I feel that the stock BIOS version in this laptop was just too buggy to ship and especially since not all of the problems (including panel flickering and keyboard backlight oddities) were things that the OS could just go “Welp! That sucks. Applying workaround!”.

I rate Lenovo Warranty Service 4/5 and I’m taking a star away here because I had to figure out why Windows couldn’t read my boot drive after a BIOS update.

As an aside…. (This has nothing to do with Lenovo.)

To show how devoted to quality Microsoft is, Windows 10 will pull in a “Western Digital SES driver” that includes “prewin8” which I take to mean was built for Windows 7 or something, if you have a Western Digital EasyStore hard drive.
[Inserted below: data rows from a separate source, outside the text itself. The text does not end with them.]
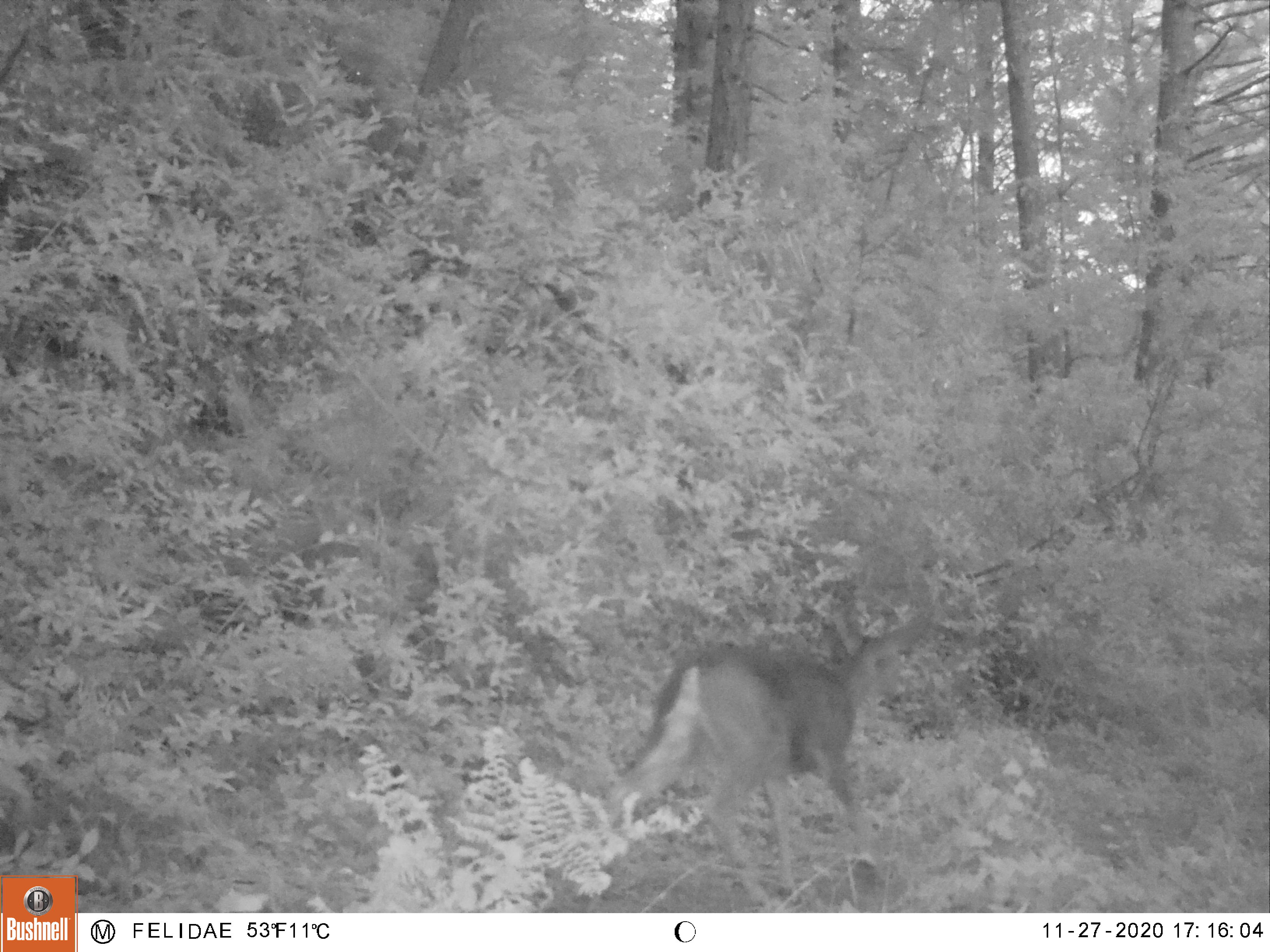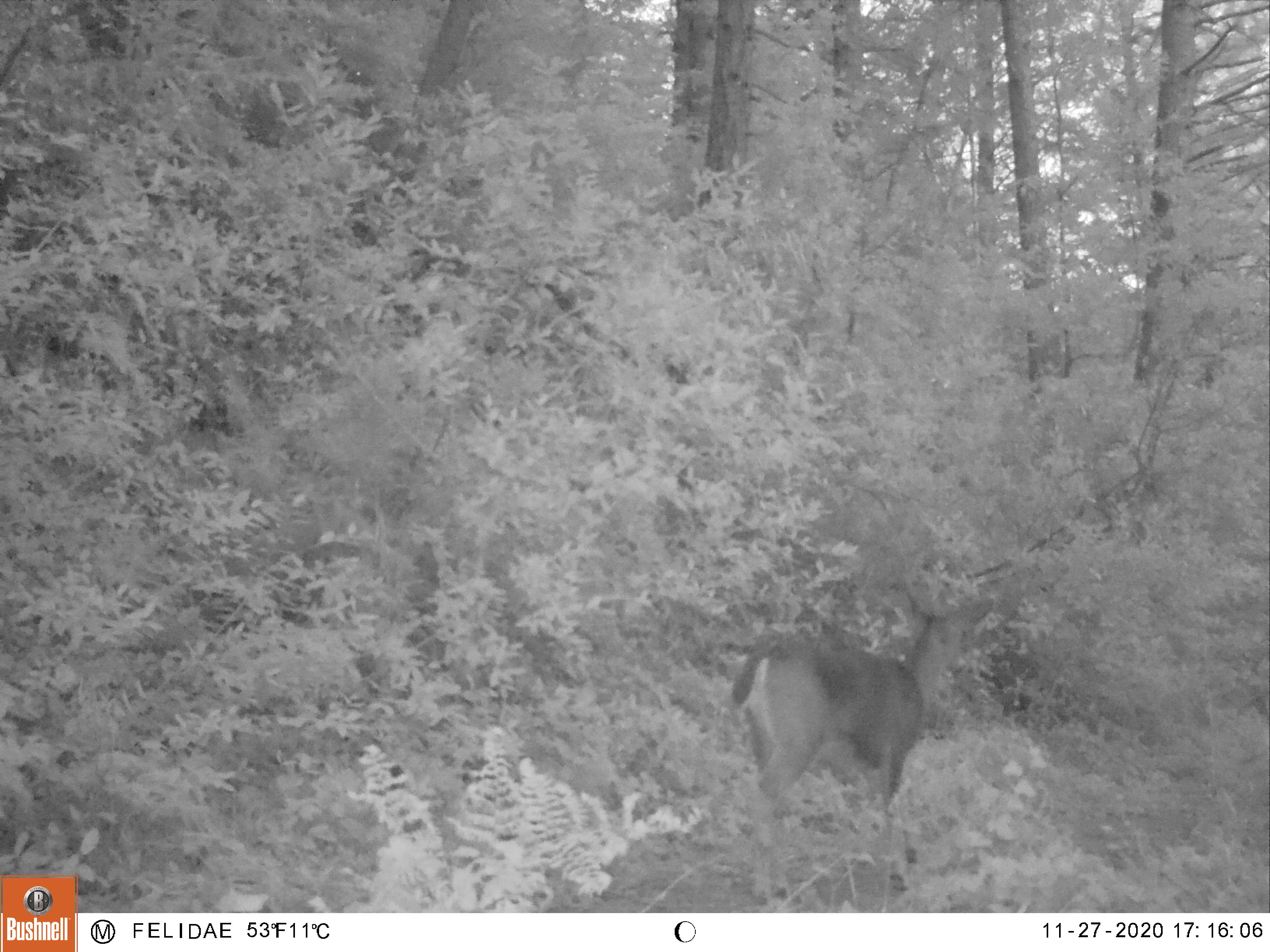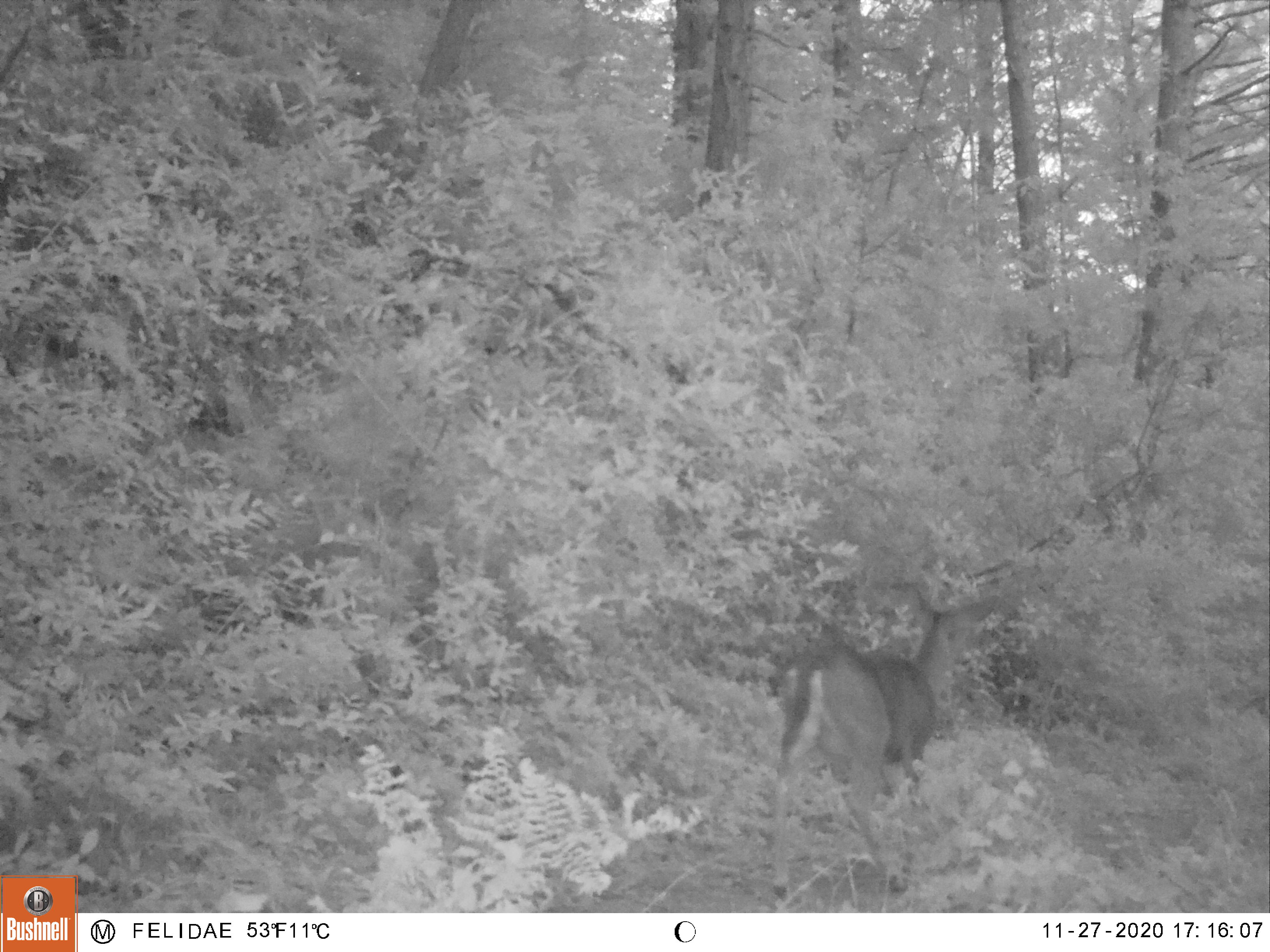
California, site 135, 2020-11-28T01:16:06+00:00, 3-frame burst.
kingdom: Animalia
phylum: Chordata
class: Mammalia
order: Artiodactyla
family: Cervidae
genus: Odocoileus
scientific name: Odocoileus hemionus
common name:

This interferes with a Windows security feature called memory integrity (part of Core Isolation), and forces it off, so I not only had to uninstall the “SES” device from Device Manager, but also tell it to uninstall the driver itself from the disk to make sure it didn’t come back. Windows Update now lists it as an “Optional Driver”.

After removing this, I was able to turn on memory isolation and reboot. Interestingly, it appears to be an anti-rootkit feature that runs the Windows kernel in HyperV, using hardware virtualization. From what I’ve been able to gather, this improves security at the cost of getting in the way of some third party virtual machines. :/ But since I don’t use those, why not?

I’m not really looking forward to Windows 11. Microsoft has a bad history with promising major improvements and then leaving users with major headaches and an OS that turned out to be massively oversold on the features front. But they also threaten to cut you off at the knees by restricting new features from landing if you stay on Windows 10.

Then again, enough people always hold out, that popular programs like foobar2000 only recently fully moved over to the audio model of Windows 7.

Microsoft claims to have stringent “Windows Hardware Quality Labs” standards for drivers that end up in Windows Update, and to be fair, unless you are having a problem or know what you’re doing, you might be best off leaving it alone, but in reality it gives you the driver that time forgot, sometimes it’s not even important (my backup hard drive works fine without the SES driver), and under no circumstances should old drivers interfere with important security features.